Maybe you should be using IS TRUE. See https://sqlite.org/lang_expr.html
Boolean Expressions
The SQL language features several contexts where an expression is
evaluated and the result converted to a boolean (true or false) value. These
contexts are:
• the WHERE clause of a SELECT, UPDATE or DELETE statement,
• the ON or USING clause of a join in a SELECT statement,
• the HAVING clause of a SELECT statement,
• the WHEN clause of an SQL trigger, and
• the WHEN clause or clauses of some CASE expressions.
To convert the results of an SQL expression to a boolean value, SQLite
first casts the result to a NUMERIC value in the same way as a CAST expression.
A numeric zero value (integer value 0 or real value 0.0) is considered to be
false. A NULL value is still NULL. All other values are considered true.
For example, the values NULL, 0.0, 0, 'english' and '0' are all considered
to be false. Values 1, 1.0, 0.1, -0.1 and '1english' are considered to be true.
Beginning with SQLite 3.23.0 (2018-04-02), SQLite recognizes the
identifiers "TRUE" and "FALSE" as boolean literals, if and only if those
identifiers are not already used for some other meaning.

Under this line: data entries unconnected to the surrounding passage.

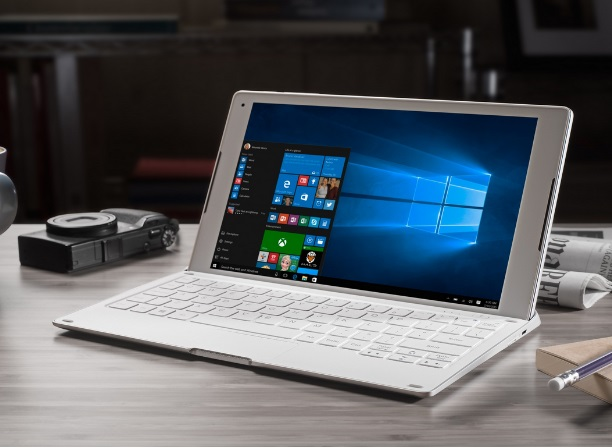 otwarty laptop na biurku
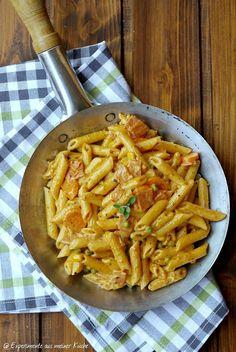 Penne in creamy vegetable ham sauce - Pasta Rezepte - Chicken Recipes Easy Healthy Recipes, Vegetarian Recipes, Easy Meals, Cooking Recipes, Healthy Lunches, Kitchen Recipes, Pizza Recipes, Ham Sauce, Sauce Crémeuse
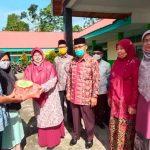 DWP Kementerian Agama Kabupaten Tanah Datar dan DWP Kecamatan Sungayang Serahkan Paket Senilai Rp . 18.495.000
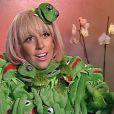 Lady Gaga se vestiu com pelúcias do sapinho Caco, do Muppet Show, para dar uma entrevista à TV alemã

If there already
exists columns or tables or other objects named TRUE or FALSE, then for the
sake of backwards compatibility, the TRUE and FALSE identifiers refer to those
other objects, not to the boolean values.
The boolean identifiers TRUE and FALSE are usually just aliases for the
integer values 1 and 0, respectively. However, if TRUE or FALSE occur on the
right-hand side of an IS operator, then they form new unary postfix operators
"IS TRUE" and "IS FALSE" which test the boolean value of the operand on the
left.
-----Ursprüngliche Nachricht-----
Von: sqlite-users [mailto:[email protected]] Im
Auftrag von Larry Brasfield
Gesendet: Samstag, 01. Dezember 2018 19:39
An: [email protected]
Betreff: [EXTERNAL] [sqlite] geopoly_contains_point(P,X,Y) doc is overly modest
The documentation at https://www.sqlite.org/geopoly.html , at 3.8. for
geopoly_contains_point(), asserts that the function “returns true if and only
if the coordinate X,Y is inside or on the boundary of the polygon P.” As now
implemented, in the v3.26 release, it returns 1 where the point is on a
boundary and 2 where the point is inside of the boundary. While the
documentation is technically correct, (for a suitable definition of “true”
differing from its meaning in SQL), this seems to be a useful behavior worthy
of exposure.
I suggest the rewording, “returns 2 if the coordinate X,Y is inside polygon P,
1 if on the boundary, or 0 otherwise.” I submit that this might help avoid
errors such as “… WHERE geopoly_contains_point(_shape, ptX, ptY) = TRUE”, which
will produce surprise for those who read the present claim literally.